→ Exercise description: Copy out the entries that come next, exactly.

→ Dataset content:
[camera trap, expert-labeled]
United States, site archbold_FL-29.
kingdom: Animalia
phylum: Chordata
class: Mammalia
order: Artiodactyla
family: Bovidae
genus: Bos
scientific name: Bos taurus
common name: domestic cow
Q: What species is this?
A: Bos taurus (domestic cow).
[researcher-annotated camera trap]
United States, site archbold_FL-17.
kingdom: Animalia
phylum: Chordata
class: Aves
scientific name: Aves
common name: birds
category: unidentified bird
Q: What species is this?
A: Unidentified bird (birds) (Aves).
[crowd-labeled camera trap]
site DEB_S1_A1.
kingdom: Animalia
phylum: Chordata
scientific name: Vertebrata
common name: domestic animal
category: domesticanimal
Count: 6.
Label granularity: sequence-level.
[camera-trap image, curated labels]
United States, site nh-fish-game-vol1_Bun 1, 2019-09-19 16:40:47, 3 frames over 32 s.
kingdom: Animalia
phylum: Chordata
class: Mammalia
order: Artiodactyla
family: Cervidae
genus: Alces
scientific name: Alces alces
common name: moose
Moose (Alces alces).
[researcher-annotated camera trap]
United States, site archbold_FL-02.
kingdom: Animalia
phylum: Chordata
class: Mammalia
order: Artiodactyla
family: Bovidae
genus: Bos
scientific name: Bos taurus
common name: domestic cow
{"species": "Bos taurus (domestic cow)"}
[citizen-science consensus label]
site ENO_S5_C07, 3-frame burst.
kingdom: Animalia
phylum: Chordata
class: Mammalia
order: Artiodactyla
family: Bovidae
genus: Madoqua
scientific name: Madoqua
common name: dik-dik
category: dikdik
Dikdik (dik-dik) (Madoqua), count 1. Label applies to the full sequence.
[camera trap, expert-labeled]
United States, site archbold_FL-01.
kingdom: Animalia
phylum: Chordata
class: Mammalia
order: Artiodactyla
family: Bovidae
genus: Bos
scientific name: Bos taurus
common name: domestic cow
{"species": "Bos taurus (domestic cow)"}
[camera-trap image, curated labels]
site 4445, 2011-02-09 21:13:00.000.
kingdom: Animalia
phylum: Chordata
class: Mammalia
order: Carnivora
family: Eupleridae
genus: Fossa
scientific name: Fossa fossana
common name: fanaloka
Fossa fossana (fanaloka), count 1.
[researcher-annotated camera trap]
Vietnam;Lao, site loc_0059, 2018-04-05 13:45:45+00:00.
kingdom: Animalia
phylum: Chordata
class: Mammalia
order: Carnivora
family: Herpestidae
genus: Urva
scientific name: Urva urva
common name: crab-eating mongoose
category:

→ Answer below:
[camera trap, expert-labeled]
United States, site archbold_FL-29.
kingdom: Animalia
phylum: Chordata
class: Mammalia
order: Artiodactyla
family: Bovidae
genus: Bos
scientific name: Bos taurus
common name: domestic cow
Q: What species is this?
A: Bos taurus (domestic cow).
[researcher-annotated camera trap]
United States, site archbold_FL-17.
kingdom: Animalia
phylum: Chordata
class: Aves
scientific name: Aves
common name: birds
category: unidentified bird
Q: What species is this?
A: Unidentified bird (birds) (Aves).
[crowd-labeled camera trap]
site DEB_S1_A1.
kingdom: Animalia
phylum: Chordata
scientific name: Vertebrata
common name: domestic animal
category: domesticanimal
Count: 6.
Label granularity: sequence-level.
[camera-trap image, curated labels]
United States, site nh-fish-game-vol1_Bun 1, 2019-09-19 16:40:47, 3 frames over 32 s.
kingdom: Animalia
phylum: Chordata
class: Mammalia
order: Artiodactyla
family: Cervidae
genus: Alces
scientific name: Alces alces
common name: moose
Moose (Alces alces).
[researcher-annotated camera trap]
United States, site archbold_FL-02.
kingdom: Animalia
phylum: Chordata
class: Mammalia
order: Artiodactyla
family: Bovidae
genus: Bos
scientific name: Bos taurus
common name: domestic cow
{"species": "Bos taurus (domestic cow)"}
[citizen-science consensus label]
site ENO_S5_C07, 3-frame burst.
kingdom: Animalia
phylum: Chordata
class: Mammalia
order: Artiodactyla
family: Bovidae
genus: Madoqua
scientific name: Madoqua
common name: dik-dik
category: dikdik
Dikdik (dik-dik) (Madoqua), count 1. Label applies to the full sequence.
[camera trap, expert-labeled]
United States, site archbold_FL-01.
kingdom: Animalia
phylum: Chordata
class: Mammalia
order: Artiodactyla
family: Bovidae
genus: Bos
scientific name: Bos taurus
common name: domestic cow
{"species": "Bos taurus (domestic cow)"}
[camera-trap image, curated labels]
site 4445, 2011-02-09 21:13:00.000.
kingdom: Animalia
phylum: Chordata
class: Mammalia
order: Carnivora
family: Eupleridae
genus: Fossa
scientific name: Fossa fossana
common name: fanaloka
Fossa fossana (fanaloka), count 1.
[researcher-annotated camera trap]
Vietnam;Lao, site loc_0059, 2018-04-05 13:45:45+00:00.
kingdom: Animalia
phylum: Chordata
class: Mammalia
order: Carnivora
family: Herpestidae
genus: Urva
scientific name: Urva urva
common name: crab-eating mongoose
category:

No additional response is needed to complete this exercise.